= Task objective =
Arrange the rows as a Markdown table with two columns, Row and Text, giving each row its number and its line and leaving out blank lines. Begin at the row that contains "Antiresorptive Drug-Related Osteonecrosis" and stop after the row that contains "RECOMPENSA PREGUNTA 1".

= Materials provided =
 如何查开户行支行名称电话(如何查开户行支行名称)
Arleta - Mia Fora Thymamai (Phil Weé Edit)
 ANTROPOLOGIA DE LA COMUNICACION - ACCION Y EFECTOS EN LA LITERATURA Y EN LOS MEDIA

...

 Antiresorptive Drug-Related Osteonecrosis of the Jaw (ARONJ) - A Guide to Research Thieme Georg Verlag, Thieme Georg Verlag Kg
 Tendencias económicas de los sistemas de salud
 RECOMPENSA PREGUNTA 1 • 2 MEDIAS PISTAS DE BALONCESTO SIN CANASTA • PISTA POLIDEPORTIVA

= Result of the exercise =
| Row | Text |
|---|---|
| 1 |  Antiresorptive Drug-Related Osteonecrosis of the Jaw (ARONJ) - A Guide to Research Thieme Georg Verlag, Thieme Georg Verlag Kg |
| 2 |  Tendencias económicas de los sistemas de salud |
| 3 |  RECOMPENSA PREGUNTA 1 • 2 MEDIAS PISTAS DE BALONCESTO SIN CANASTA • PISTA POLIDEPORTIVA |